── DATA SUPPLIED

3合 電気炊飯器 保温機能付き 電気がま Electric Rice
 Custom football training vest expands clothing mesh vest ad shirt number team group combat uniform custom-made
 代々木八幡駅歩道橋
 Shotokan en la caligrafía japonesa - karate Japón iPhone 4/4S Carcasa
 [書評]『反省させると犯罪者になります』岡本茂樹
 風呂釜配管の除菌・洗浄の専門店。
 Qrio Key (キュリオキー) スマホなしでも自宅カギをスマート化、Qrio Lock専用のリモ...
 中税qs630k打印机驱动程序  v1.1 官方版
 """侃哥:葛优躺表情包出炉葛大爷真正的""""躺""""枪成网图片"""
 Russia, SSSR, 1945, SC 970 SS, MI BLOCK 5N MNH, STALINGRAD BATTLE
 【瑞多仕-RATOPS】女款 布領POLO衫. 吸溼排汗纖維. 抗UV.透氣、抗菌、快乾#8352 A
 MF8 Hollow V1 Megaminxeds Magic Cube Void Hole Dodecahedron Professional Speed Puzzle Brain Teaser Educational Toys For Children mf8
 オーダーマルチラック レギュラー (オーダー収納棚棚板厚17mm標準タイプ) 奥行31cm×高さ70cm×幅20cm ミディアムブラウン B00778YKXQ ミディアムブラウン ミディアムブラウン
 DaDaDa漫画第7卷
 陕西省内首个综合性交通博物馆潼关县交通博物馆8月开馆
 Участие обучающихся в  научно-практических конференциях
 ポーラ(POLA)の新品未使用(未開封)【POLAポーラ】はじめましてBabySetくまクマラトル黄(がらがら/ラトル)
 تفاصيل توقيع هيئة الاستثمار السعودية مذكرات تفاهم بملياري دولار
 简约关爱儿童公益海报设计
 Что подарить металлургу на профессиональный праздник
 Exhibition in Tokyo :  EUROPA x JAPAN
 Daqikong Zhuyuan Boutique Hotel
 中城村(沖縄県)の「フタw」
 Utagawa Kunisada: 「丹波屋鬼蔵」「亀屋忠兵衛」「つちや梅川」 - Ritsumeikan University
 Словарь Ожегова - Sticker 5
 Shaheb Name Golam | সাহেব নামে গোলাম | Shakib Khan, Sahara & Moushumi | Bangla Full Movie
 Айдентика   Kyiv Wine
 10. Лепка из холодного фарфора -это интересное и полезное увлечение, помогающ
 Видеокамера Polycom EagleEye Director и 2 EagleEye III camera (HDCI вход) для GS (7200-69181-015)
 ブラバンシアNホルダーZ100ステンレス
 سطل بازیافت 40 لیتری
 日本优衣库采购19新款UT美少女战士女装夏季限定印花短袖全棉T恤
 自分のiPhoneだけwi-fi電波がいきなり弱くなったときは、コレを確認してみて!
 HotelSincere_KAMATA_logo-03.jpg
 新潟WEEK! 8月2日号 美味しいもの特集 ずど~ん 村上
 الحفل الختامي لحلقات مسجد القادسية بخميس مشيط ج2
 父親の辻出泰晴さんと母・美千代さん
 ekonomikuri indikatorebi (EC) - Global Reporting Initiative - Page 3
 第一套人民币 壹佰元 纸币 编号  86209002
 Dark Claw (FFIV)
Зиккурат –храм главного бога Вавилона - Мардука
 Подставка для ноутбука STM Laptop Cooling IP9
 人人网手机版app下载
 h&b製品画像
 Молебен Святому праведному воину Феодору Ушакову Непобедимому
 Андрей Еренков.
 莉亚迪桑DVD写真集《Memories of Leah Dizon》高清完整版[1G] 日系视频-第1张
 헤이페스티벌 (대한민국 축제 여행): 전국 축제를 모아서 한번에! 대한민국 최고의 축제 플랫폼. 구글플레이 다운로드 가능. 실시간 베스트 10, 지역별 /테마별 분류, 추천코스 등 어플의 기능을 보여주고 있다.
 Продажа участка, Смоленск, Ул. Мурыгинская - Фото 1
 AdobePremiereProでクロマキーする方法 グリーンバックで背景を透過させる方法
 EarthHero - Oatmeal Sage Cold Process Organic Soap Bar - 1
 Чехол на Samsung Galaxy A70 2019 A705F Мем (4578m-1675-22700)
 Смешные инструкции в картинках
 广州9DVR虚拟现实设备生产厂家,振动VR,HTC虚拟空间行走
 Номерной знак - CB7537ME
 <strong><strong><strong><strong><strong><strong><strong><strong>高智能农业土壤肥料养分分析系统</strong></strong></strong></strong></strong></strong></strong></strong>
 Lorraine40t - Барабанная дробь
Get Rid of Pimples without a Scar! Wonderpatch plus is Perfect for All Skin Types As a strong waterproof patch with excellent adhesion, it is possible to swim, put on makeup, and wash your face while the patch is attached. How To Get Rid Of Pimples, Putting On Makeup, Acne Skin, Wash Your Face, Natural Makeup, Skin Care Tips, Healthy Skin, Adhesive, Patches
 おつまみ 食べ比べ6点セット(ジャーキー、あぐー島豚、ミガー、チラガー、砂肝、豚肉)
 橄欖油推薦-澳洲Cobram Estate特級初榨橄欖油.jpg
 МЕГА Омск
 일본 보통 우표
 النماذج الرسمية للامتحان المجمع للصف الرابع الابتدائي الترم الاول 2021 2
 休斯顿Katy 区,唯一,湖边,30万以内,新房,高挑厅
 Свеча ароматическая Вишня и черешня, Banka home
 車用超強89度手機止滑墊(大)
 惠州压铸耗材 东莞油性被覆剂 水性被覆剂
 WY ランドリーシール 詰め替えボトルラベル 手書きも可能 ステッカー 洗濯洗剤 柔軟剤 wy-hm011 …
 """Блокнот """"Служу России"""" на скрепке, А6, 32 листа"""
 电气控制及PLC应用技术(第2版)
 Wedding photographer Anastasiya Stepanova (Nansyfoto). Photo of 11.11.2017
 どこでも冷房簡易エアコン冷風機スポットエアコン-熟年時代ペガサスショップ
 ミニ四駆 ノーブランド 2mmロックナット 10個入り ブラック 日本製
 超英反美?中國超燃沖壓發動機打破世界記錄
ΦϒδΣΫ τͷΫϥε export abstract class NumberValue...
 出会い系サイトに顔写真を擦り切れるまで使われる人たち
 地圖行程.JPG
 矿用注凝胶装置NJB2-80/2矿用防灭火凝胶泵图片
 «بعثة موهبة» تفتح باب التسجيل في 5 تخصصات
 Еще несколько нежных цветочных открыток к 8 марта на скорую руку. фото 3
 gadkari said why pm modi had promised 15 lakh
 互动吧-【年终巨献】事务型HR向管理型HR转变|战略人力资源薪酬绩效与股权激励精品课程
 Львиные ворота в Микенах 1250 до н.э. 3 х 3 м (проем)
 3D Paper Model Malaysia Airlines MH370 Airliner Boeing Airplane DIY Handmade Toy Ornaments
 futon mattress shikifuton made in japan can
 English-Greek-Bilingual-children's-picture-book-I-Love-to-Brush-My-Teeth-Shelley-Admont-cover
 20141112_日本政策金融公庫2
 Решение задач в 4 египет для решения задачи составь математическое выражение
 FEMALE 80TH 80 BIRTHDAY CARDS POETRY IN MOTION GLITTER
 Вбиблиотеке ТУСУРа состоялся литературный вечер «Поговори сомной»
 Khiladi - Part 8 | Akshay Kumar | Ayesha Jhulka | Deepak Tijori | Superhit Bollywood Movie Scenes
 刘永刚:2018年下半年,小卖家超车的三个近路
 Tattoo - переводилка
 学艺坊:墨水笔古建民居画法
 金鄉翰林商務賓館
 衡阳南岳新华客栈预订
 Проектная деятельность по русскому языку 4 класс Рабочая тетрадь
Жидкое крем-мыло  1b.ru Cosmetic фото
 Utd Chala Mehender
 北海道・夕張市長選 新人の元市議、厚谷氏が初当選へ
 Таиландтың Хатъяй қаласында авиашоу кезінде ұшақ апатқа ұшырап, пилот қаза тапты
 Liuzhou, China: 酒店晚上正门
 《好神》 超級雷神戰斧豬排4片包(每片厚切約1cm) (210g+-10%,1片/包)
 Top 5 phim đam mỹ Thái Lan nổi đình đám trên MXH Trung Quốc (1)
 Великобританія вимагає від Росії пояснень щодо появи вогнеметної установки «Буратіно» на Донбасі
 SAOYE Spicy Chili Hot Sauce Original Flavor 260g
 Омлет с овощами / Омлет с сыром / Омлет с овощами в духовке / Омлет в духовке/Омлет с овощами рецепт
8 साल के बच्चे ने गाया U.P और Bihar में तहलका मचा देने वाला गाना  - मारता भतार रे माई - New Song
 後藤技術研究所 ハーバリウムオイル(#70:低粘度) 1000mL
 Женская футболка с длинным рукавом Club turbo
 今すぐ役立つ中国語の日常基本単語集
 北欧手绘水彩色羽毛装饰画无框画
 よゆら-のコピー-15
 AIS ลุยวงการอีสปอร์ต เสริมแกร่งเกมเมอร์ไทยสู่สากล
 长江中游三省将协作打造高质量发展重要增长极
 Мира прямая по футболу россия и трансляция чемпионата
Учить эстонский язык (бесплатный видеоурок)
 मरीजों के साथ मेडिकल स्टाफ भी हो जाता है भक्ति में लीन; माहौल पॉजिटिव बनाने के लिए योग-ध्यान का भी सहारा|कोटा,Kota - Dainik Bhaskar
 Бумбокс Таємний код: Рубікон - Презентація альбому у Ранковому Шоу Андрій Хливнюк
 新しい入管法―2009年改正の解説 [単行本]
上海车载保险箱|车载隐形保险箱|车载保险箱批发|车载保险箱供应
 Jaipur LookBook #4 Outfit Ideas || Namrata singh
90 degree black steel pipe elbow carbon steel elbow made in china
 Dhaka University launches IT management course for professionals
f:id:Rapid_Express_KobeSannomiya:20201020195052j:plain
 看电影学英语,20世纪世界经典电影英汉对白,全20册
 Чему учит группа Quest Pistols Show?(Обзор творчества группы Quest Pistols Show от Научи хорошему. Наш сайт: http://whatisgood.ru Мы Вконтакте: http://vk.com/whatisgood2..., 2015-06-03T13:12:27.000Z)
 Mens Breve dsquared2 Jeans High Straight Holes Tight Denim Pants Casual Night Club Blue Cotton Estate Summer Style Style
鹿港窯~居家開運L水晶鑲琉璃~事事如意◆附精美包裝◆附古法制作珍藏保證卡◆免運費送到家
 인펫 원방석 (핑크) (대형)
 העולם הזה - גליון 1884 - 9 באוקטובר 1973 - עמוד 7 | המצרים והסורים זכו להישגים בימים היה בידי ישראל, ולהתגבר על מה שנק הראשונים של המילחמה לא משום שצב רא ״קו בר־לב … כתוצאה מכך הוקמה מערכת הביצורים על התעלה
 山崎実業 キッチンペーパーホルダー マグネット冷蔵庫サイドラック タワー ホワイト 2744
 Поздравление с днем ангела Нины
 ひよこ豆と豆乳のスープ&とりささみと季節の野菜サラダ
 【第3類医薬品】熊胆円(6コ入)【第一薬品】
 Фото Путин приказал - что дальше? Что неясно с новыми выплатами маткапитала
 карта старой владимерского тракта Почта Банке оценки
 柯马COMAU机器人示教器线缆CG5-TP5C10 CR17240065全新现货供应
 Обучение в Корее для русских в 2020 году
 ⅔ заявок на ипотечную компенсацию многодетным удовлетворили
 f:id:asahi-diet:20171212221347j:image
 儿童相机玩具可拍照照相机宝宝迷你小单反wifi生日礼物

────

Would you retype the lines above from the one with "8 साल के बच्चे" down to the one with "Обучение в Корее для русских в 2020 году", word for word, both ends included and no other lines?

• _REPLY_:
8 साल के बच्चे ने गाया U.P और Bihar में तहलका मचा देने वाला गाना  - मारता भतार रे माई - New Song
 後藤技術研究所 ハーバリウムオイル(#70:低粘度) 1000mL
 Женская футболка с длинным рукавом Club turbo
 今すぐ役立つ中国語の日常基本単語集
 北欧手绘水彩色羽毛装饰画无框画
 よゆら-のコピー-15
 AIS ลุยวงการอีสปอร์ต เสริมแกร่งเกมเมอร์ไทยสู่สากล
 长江中游三省将协作打造高质量发展重要增长极
 Мира прямая по футболу россия и трансляция чемпионата
Учить эстонский язык (бесплатный видеоурок)
 मरीजों के साथ मेडिकल स्टाफ भी हो जाता है भक्ति में लीन; माहौल पॉजिटिव बनाने के लिए योग-ध्यान का भी सहारा|कोटा,Kota - Dainik Bhaskar
 Бумбокс Таємний код: Рубікон - Презентація альбому у Ранковому Шоу Андрій Хливнюк
 新しい入管法―2009年改正の解説 [単行本]
上海车载保险箱|车载隐形保险箱|车载保险箱批发|车载保险箱供应
 Jaipur LookBook #4 Outfit Ideas || Namrata singh
90 degree black steel pipe elbow carbon steel elbow made in china
 Dhaka University launches IT management course for professionals
f:id:Rapid_Express_KobeSannomiya:20201020195052j:plain
 看电影学英语,20世纪世界经典电影英汉对白,全20册
 Чему учит группа Quest Pistols Show?(Обзор творчества группы Quest Pistols Show от Научи хорошему. Наш сайт: http://whatisgood.ru Мы Вконтакте: http://vk.com/whatisgood2..., 2015-06-03T13:12:27.000Z)
 Mens Breve dsquared2 Jeans High Straight Holes Tight Denim Pants Casual Night Club Blue Cotton Estate Summer Style Style
鹿港窯~居家開運L水晶鑲琉璃~事事如意◆附精美包裝◆附古法制作珍藏保證卡◆免運費送到家
 인펫 원방석 (핑크) (대형)
 העולם הזה - גליון 1884 - 9 באוקטובר 1973 - עמוד 7 | המצרים והסורים זכו להישגים בימים היה בידי ישראל, ולהתגבר על מה שנק הראשונים של המילחמה לא משום שצב רא ״קו בר־לב … כתוצאה מכך הוקמה מערכת הביצורים על התעלה
 山崎実業 キッチンペーパーホルダー マグネット冷蔵庫サイドラック タワー ホワイト 2744
 Поздравление с днем ангела Нины
 ひよこ豆と豆乳のスープ&とりささみと季節の野菜サラダ
 【第3類医薬品】熊胆円(6コ入)【第一薬品】
 Фото Путин приказал - что дальше? Что неясно с новыми выплатами маткапитала
 карта старой владимерского тракта Почта Банке оценки
 柯马COMAU机器人示教器线缆CG5-TP5C10 CR17240065全新现货供应
 Обучение в Корее для русских в 2020 году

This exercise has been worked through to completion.